Creating a recursive LPeg template

In normal PEG (parsing), this is a valid grammar:

values <- number (comma values)* number <- [0-9]+ comma <- ',' 

However, if I try to write this using LPeg, the recursive nature of this rule will fail:

 local lpeg = require'lpeg' local comma = lpeg.P(',') local number = lpeg.R('09')^1 local values = number * (comma * values)^-1 --> bad argument #2 to '?' (lpeg-pattern expected, got nil) 

Although in this simple example I could rewrite the rule so as not to use recursion, I have some existing grammars that I would prefer not to rewrite.

How can I write a self-reference rule in LPeg?

+5
source share
2 answers

Use grammar .

Using Lua variables, you can sequentially define patterns; each new pattern uses previously defined patterns. However, this method does not allow you to define recursive patterns. For recursive patterns, we need real grammars.

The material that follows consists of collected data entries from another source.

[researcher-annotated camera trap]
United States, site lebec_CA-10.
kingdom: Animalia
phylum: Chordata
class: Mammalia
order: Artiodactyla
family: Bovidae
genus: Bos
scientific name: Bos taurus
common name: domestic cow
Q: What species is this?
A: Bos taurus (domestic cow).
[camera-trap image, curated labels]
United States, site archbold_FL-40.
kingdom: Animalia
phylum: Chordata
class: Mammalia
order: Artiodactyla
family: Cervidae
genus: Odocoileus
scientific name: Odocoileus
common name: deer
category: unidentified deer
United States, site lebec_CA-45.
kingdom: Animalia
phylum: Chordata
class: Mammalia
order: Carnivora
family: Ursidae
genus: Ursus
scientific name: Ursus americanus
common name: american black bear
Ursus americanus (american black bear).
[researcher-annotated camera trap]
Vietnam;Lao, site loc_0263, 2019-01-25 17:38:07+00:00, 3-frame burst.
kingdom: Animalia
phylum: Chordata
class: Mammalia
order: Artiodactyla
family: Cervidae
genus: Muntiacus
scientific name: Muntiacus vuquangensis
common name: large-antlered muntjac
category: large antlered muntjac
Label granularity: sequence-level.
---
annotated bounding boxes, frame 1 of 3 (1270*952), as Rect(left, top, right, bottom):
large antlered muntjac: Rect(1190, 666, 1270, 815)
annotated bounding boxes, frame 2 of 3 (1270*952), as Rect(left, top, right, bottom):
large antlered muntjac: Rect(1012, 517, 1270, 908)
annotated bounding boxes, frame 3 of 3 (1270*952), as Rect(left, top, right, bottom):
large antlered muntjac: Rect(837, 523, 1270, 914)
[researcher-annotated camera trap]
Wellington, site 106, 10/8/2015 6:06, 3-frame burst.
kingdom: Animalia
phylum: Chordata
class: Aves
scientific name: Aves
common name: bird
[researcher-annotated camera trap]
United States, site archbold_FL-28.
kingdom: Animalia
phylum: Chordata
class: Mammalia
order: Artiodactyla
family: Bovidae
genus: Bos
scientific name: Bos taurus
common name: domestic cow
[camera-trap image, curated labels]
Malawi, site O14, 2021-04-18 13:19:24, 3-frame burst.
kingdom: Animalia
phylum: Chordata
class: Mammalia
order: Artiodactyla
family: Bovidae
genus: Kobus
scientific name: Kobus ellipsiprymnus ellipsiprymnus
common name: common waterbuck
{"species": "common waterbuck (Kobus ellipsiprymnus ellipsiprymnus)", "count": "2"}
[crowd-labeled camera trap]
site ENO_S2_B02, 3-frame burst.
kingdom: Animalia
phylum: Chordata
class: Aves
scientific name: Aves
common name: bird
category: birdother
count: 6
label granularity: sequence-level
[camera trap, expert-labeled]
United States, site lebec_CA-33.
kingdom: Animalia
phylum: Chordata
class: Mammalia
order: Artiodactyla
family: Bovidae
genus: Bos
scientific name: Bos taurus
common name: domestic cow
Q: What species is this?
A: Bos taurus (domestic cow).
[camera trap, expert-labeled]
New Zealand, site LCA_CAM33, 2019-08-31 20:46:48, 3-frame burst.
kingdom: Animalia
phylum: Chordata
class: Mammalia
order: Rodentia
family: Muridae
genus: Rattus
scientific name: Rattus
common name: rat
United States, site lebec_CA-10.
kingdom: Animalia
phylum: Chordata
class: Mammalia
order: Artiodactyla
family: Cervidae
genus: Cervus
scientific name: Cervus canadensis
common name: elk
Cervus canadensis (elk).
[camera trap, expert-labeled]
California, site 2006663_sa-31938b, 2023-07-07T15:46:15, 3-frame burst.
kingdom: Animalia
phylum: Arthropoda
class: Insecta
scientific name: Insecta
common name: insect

LPeg is a grammar with tables where each entry is a rule.

Calling lpeg.V (v) creates a template that represents a nonterminal (or variable) index v in the grammar. Since the grammar still does not exist when this function is evaluated, the result is an open reference to the corresponding rule.

A table is committed when it is converted to a template (either by calling lpeg.P, or by using the template in which it is expected). Then, each open link created by lpeg.V (v) is corrected to refer to a rule indexed by v in the table.

When a table is fixed, the result is a pattern that matches its initial rule. The record with index 1 in the table defines its initial rule. If this entry is a string, it is considered the name of the original rule. Otherwise, LPeg assumes that record 1 itself is the original rule.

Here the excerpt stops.